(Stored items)

===============

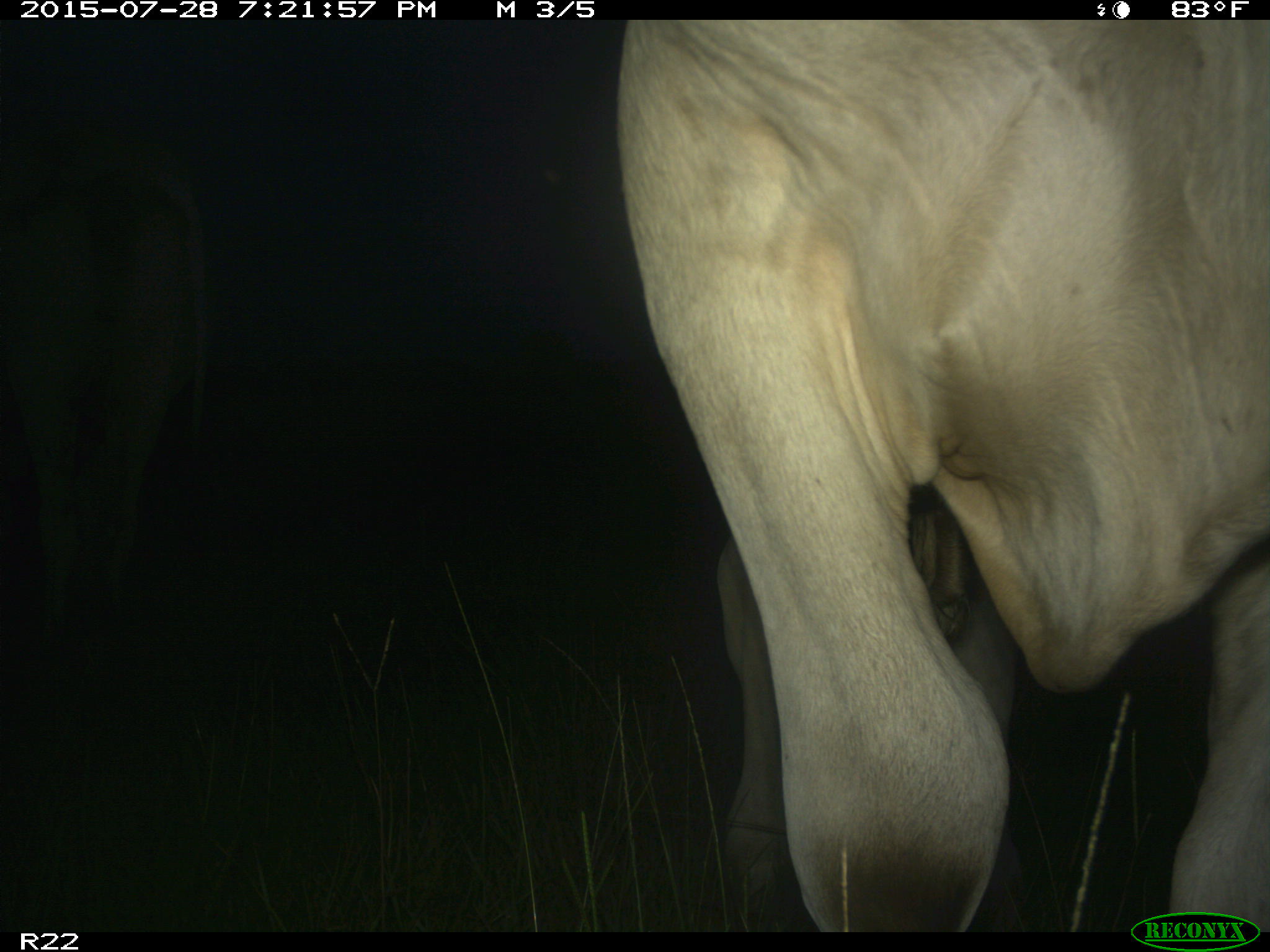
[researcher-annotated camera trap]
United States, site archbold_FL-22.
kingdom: Animalia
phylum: Chordata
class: Mammalia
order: Artiodactyla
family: Bovidae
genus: Bos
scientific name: Bos taurus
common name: domestic cow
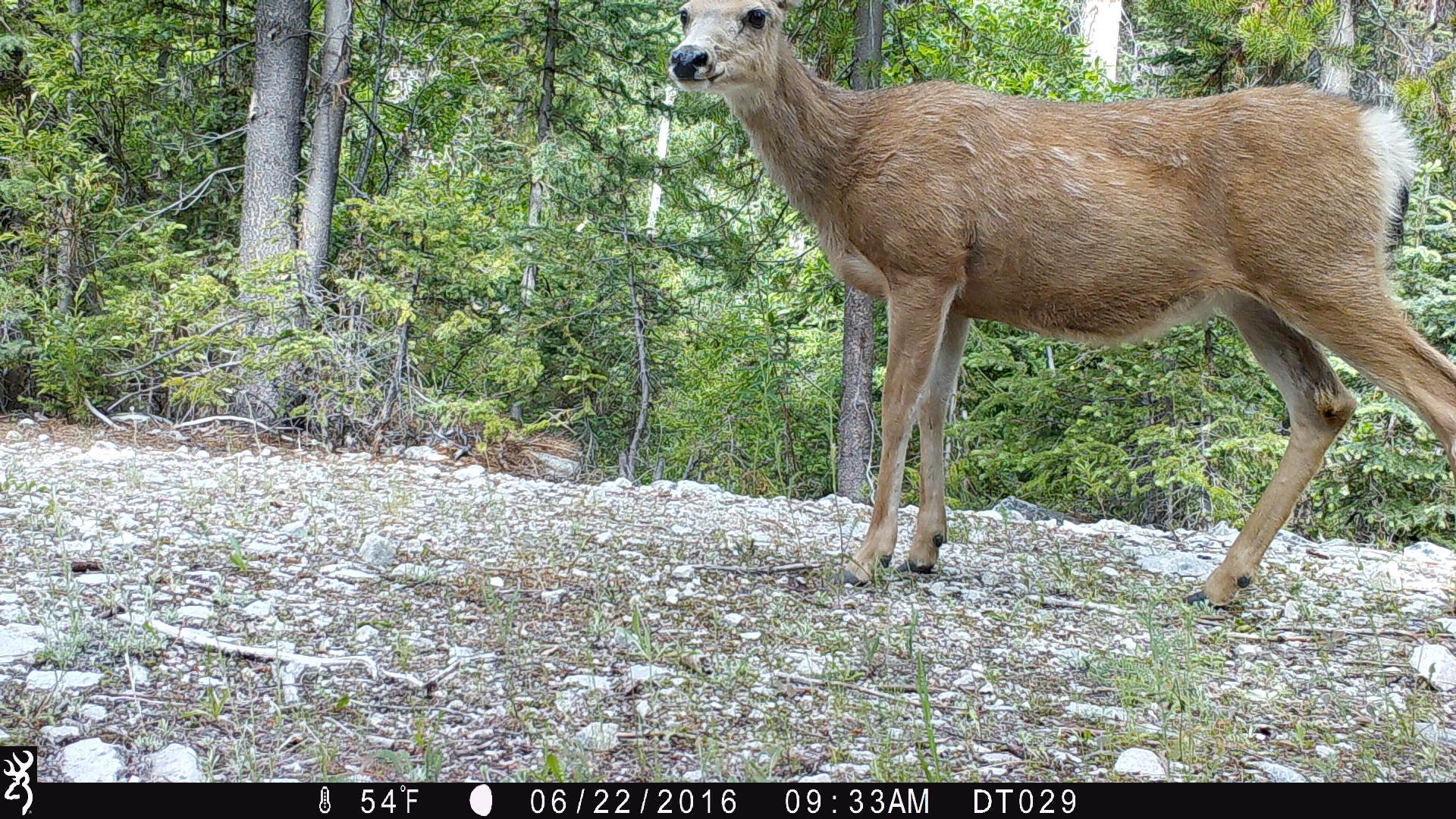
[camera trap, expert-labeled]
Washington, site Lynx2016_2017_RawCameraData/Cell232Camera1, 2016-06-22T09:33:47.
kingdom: Animalia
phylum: Chordata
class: Mammalia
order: Artiodactyla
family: Cervidae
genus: Odocoileus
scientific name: Odocoileus hemionus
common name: mule deer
Odocoileus hemionus (mule deer). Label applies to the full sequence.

===============

**Work order**
What you return must match the lines from the top of the data through the line with "[camera trap, expert-labeled]" exactly, with the pictures removed.

**Output below**
[researcher-annotated camera trap]
United States, site archbold_FL-22.
kingdom: Animalia
phylum: Chordata
class: Mammalia
order: Artiodactyla
family: Bovidae
genus: Bos
scientific name: Bos taurus
common name: domestic cow
[camera trap, expert-labeled]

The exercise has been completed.